Le Président Hashim Thaci, lors d'une conversation avec des étudiants de l'Université de Pristina, a discuté de l'évolution récente, principalement du dialogue avec la Serbie. Il a déclaré que les intérêts de l'Europe changent, de sorte que le Kosovo et la Serbie doivent parvenir à un accord. L'accord final doit être la reconnaissance mutuelle entre les deux pays en tant que pays [...]
Le Président Hashim Thaci, lors d'une conversation avec des étudiants de l'Université de Pristina, a discuté de l'évolution récente, principalement du dialogue avec la Serbie.
Il a déclaré que les intérêts de l'Europe changent, de sorte que le Kosovo et la Serbie doivent parvenir à un accord.
L'accord final doit être la reconnaissance mutuelle entre les deux pays, en tant que pays indépendants et souverains. Nous sommes conscients de la sensibilité de ces discussions”, a dit Thaci, a diffusé Periscopi.
Thaci dit que si aucun accord n'est conclu, les risques seront toujours les conflits et les pertes en vies humaines.
Ensuite, il y a des risques de problèmes, de conflits, de victimes, voire de conflits, totalement inutiles. Nous n'avons aucune prétention à entrer en Serbie, mais nous n'autoriserons pas la Serbie à entrer au Kosovo”, a-t-il dit.
Pour les visas, il a dit sa célèbre déclaration que ce n'était pas un cadeau de l'Europe, mais nous le méritions.
Le monde change, en ce sens qu'il ne se concentrera pas toujours uniquement sur nous.

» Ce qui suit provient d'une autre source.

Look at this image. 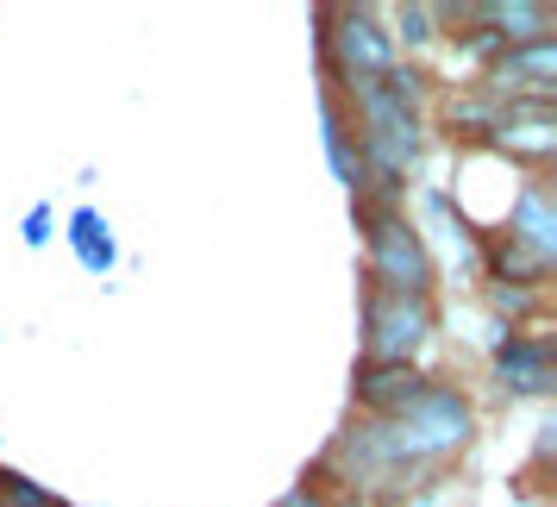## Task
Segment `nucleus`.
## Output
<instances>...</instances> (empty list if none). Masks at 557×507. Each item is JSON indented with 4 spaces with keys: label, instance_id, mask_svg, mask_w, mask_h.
Returning <instances> with one entry per match:
<instances>
[{
    "label": "nucleus",
    "instance_id": "obj_1",
    "mask_svg": "<svg viewBox=\"0 0 557 507\" xmlns=\"http://www.w3.org/2000/svg\"><path fill=\"white\" fill-rule=\"evenodd\" d=\"M470 438V401L451 395V388H426L420 401L395 413V432H388V445L395 457H438V452H457Z\"/></svg>",
    "mask_w": 557,
    "mask_h": 507
},
{
    "label": "nucleus",
    "instance_id": "obj_2",
    "mask_svg": "<svg viewBox=\"0 0 557 507\" xmlns=\"http://www.w3.org/2000/svg\"><path fill=\"white\" fill-rule=\"evenodd\" d=\"M357 88V113H363V126H370V157L382 163V176H401L413 151H420V126H413V107H401L382 82H351Z\"/></svg>",
    "mask_w": 557,
    "mask_h": 507
},
{
    "label": "nucleus",
    "instance_id": "obj_3",
    "mask_svg": "<svg viewBox=\"0 0 557 507\" xmlns=\"http://www.w3.org/2000/svg\"><path fill=\"white\" fill-rule=\"evenodd\" d=\"M370 270H376V295H420L426 301V282H432V263H426V245L413 238V226L401 220H376L370 226Z\"/></svg>",
    "mask_w": 557,
    "mask_h": 507
},
{
    "label": "nucleus",
    "instance_id": "obj_4",
    "mask_svg": "<svg viewBox=\"0 0 557 507\" xmlns=\"http://www.w3.org/2000/svg\"><path fill=\"white\" fill-rule=\"evenodd\" d=\"M363 320H370V351H376L382 363H407V351H413L432 326V313H426L420 295H370Z\"/></svg>",
    "mask_w": 557,
    "mask_h": 507
},
{
    "label": "nucleus",
    "instance_id": "obj_5",
    "mask_svg": "<svg viewBox=\"0 0 557 507\" xmlns=\"http://www.w3.org/2000/svg\"><path fill=\"white\" fill-rule=\"evenodd\" d=\"M338 51H345V63H351V76L376 82L388 76V63H395V45H388V32H376V13L370 7H351V13H338Z\"/></svg>",
    "mask_w": 557,
    "mask_h": 507
},
{
    "label": "nucleus",
    "instance_id": "obj_6",
    "mask_svg": "<svg viewBox=\"0 0 557 507\" xmlns=\"http://www.w3.org/2000/svg\"><path fill=\"white\" fill-rule=\"evenodd\" d=\"M357 395H363V407H376V413H407V407L426 395V376L413 363H370L357 376Z\"/></svg>",
    "mask_w": 557,
    "mask_h": 507
},
{
    "label": "nucleus",
    "instance_id": "obj_7",
    "mask_svg": "<svg viewBox=\"0 0 557 507\" xmlns=\"http://www.w3.org/2000/svg\"><path fill=\"white\" fill-rule=\"evenodd\" d=\"M495 370H502V382L520 388V395H545V388H552V351H545L539 338H507L502 351H495Z\"/></svg>",
    "mask_w": 557,
    "mask_h": 507
},
{
    "label": "nucleus",
    "instance_id": "obj_8",
    "mask_svg": "<svg viewBox=\"0 0 557 507\" xmlns=\"http://www.w3.org/2000/svg\"><path fill=\"white\" fill-rule=\"evenodd\" d=\"M552 76H557V45L552 38H532V45H520V51H507L502 57V70H495V82L502 88H552Z\"/></svg>",
    "mask_w": 557,
    "mask_h": 507
},
{
    "label": "nucleus",
    "instance_id": "obj_9",
    "mask_svg": "<svg viewBox=\"0 0 557 507\" xmlns=\"http://www.w3.org/2000/svg\"><path fill=\"white\" fill-rule=\"evenodd\" d=\"M513 232L532 245V257H552L557 238H552V213H545L539 195H520V207H513Z\"/></svg>",
    "mask_w": 557,
    "mask_h": 507
},
{
    "label": "nucleus",
    "instance_id": "obj_10",
    "mask_svg": "<svg viewBox=\"0 0 557 507\" xmlns=\"http://www.w3.org/2000/svg\"><path fill=\"white\" fill-rule=\"evenodd\" d=\"M476 20H488V26H507V38H513V45L545 38V13H539V7H520V0H513V7H482Z\"/></svg>",
    "mask_w": 557,
    "mask_h": 507
},
{
    "label": "nucleus",
    "instance_id": "obj_11",
    "mask_svg": "<svg viewBox=\"0 0 557 507\" xmlns=\"http://www.w3.org/2000/svg\"><path fill=\"white\" fill-rule=\"evenodd\" d=\"M70 238H76V251H82V263H88V270H107V263H113V238L101 232V220H95L88 207L70 220Z\"/></svg>",
    "mask_w": 557,
    "mask_h": 507
},
{
    "label": "nucleus",
    "instance_id": "obj_12",
    "mask_svg": "<svg viewBox=\"0 0 557 507\" xmlns=\"http://www.w3.org/2000/svg\"><path fill=\"white\" fill-rule=\"evenodd\" d=\"M320 120H326V157H332V170H338V182H345V188H357V157H351V145H345V120H338V107H326Z\"/></svg>",
    "mask_w": 557,
    "mask_h": 507
},
{
    "label": "nucleus",
    "instance_id": "obj_13",
    "mask_svg": "<svg viewBox=\"0 0 557 507\" xmlns=\"http://www.w3.org/2000/svg\"><path fill=\"white\" fill-rule=\"evenodd\" d=\"M7 502H20V507H57L51 495H38L26 477H7Z\"/></svg>",
    "mask_w": 557,
    "mask_h": 507
},
{
    "label": "nucleus",
    "instance_id": "obj_14",
    "mask_svg": "<svg viewBox=\"0 0 557 507\" xmlns=\"http://www.w3.org/2000/svg\"><path fill=\"white\" fill-rule=\"evenodd\" d=\"M432 13H426V7H407V13H401V32H407V45H426V38H432Z\"/></svg>",
    "mask_w": 557,
    "mask_h": 507
},
{
    "label": "nucleus",
    "instance_id": "obj_15",
    "mask_svg": "<svg viewBox=\"0 0 557 507\" xmlns=\"http://www.w3.org/2000/svg\"><path fill=\"white\" fill-rule=\"evenodd\" d=\"M545 120H532V126H513V145H520V151H545V145H552V138H545Z\"/></svg>",
    "mask_w": 557,
    "mask_h": 507
},
{
    "label": "nucleus",
    "instance_id": "obj_16",
    "mask_svg": "<svg viewBox=\"0 0 557 507\" xmlns=\"http://www.w3.org/2000/svg\"><path fill=\"white\" fill-rule=\"evenodd\" d=\"M45 226H51V213L38 207V213H32V220H26V238H32V245H45V238H51V232H45Z\"/></svg>",
    "mask_w": 557,
    "mask_h": 507
},
{
    "label": "nucleus",
    "instance_id": "obj_17",
    "mask_svg": "<svg viewBox=\"0 0 557 507\" xmlns=\"http://www.w3.org/2000/svg\"><path fill=\"white\" fill-rule=\"evenodd\" d=\"M276 507H326V502H320V495H307V489H295V495H282Z\"/></svg>",
    "mask_w": 557,
    "mask_h": 507
}]
</instances>
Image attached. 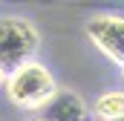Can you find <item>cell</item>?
I'll return each mask as SVG.
<instances>
[{"instance_id":"cell-1","label":"cell","mask_w":124,"mask_h":121,"mask_svg":"<svg viewBox=\"0 0 124 121\" xmlns=\"http://www.w3.org/2000/svg\"><path fill=\"white\" fill-rule=\"evenodd\" d=\"M55 92H58V81L40 60H26L20 66H15L9 72V81H6L9 101L15 107H20V110L46 107Z\"/></svg>"},{"instance_id":"cell-2","label":"cell","mask_w":124,"mask_h":121,"mask_svg":"<svg viewBox=\"0 0 124 121\" xmlns=\"http://www.w3.org/2000/svg\"><path fill=\"white\" fill-rule=\"evenodd\" d=\"M40 46V32L26 17L6 15L0 17V66L15 69L26 60H35V52Z\"/></svg>"},{"instance_id":"cell-3","label":"cell","mask_w":124,"mask_h":121,"mask_svg":"<svg viewBox=\"0 0 124 121\" xmlns=\"http://www.w3.org/2000/svg\"><path fill=\"white\" fill-rule=\"evenodd\" d=\"M87 35L113 63L124 66V17L121 15H95L87 20Z\"/></svg>"},{"instance_id":"cell-4","label":"cell","mask_w":124,"mask_h":121,"mask_svg":"<svg viewBox=\"0 0 124 121\" xmlns=\"http://www.w3.org/2000/svg\"><path fill=\"white\" fill-rule=\"evenodd\" d=\"M46 121H90L87 101L72 90H58L46 104Z\"/></svg>"},{"instance_id":"cell-5","label":"cell","mask_w":124,"mask_h":121,"mask_svg":"<svg viewBox=\"0 0 124 121\" xmlns=\"http://www.w3.org/2000/svg\"><path fill=\"white\" fill-rule=\"evenodd\" d=\"M93 110L98 121H121L124 118V90H110L104 95H98Z\"/></svg>"},{"instance_id":"cell-6","label":"cell","mask_w":124,"mask_h":121,"mask_svg":"<svg viewBox=\"0 0 124 121\" xmlns=\"http://www.w3.org/2000/svg\"><path fill=\"white\" fill-rule=\"evenodd\" d=\"M6 81H9V69H3V66H0V90L6 87Z\"/></svg>"},{"instance_id":"cell-7","label":"cell","mask_w":124,"mask_h":121,"mask_svg":"<svg viewBox=\"0 0 124 121\" xmlns=\"http://www.w3.org/2000/svg\"><path fill=\"white\" fill-rule=\"evenodd\" d=\"M35 121H46V118H35Z\"/></svg>"},{"instance_id":"cell-8","label":"cell","mask_w":124,"mask_h":121,"mask_svg":"<svg viewBox=\"0 0 124 121\" xmlns=\"http://www.w3.org/2000/svg\"><path fill=\"white\" fill-rule=\"evenodd\" d=\"M121 72H124V66H121Z\"/></svg>"},{"instance_id":"cell-9","label":"cell","mask_w":124,"mask_h":121,"mask_svg":"<svg viewBox=\"0 0 124 121\" xmlns=\"http://www.w3.org/2000/svg\"><path fill=\"white\" fill-rule=\"evenodd\" d=\"M95 121H98V118H95Z\"/></svg>"}]
</instances>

Les intérêts changent. Ce qui est vital pour nous, c'est l'orientation occidentale pour le garder comme valeur, pas seulement un intérêt. Ce n'était pas un cadeau de l'Europe, nous méritions”, a-t-il dit.
Il a déclaré qu'il ne croyait pas qu'après la libéralisation, il y aurait une bonne volonté des citoyens du Kosovo.
Je suis convaincu qu'il n'y aura pas de migration du Kosovo. Nous devons informer les citoyens exactement ce que signifie la libéralisation. Nous n'avons pas besoin d'effrayer les Européens. Nous pouvons traverser l'Europe, mais notre pays est Kosova”, a-t-il dit.
La guerre n'exige personne, je pense que nous devrions tous travailler pour la paix. Je suis déterminé à ce que ça arrive. Si nous parvenons à un accord définitif avec la Serbie. Nous partagerons les échecs au sucre avec la Serbie. Si nous parvenons à un accord qui sera très fort, nous parviendrons à une perspective européenne concrète”, a-t-il dit.Le périscope.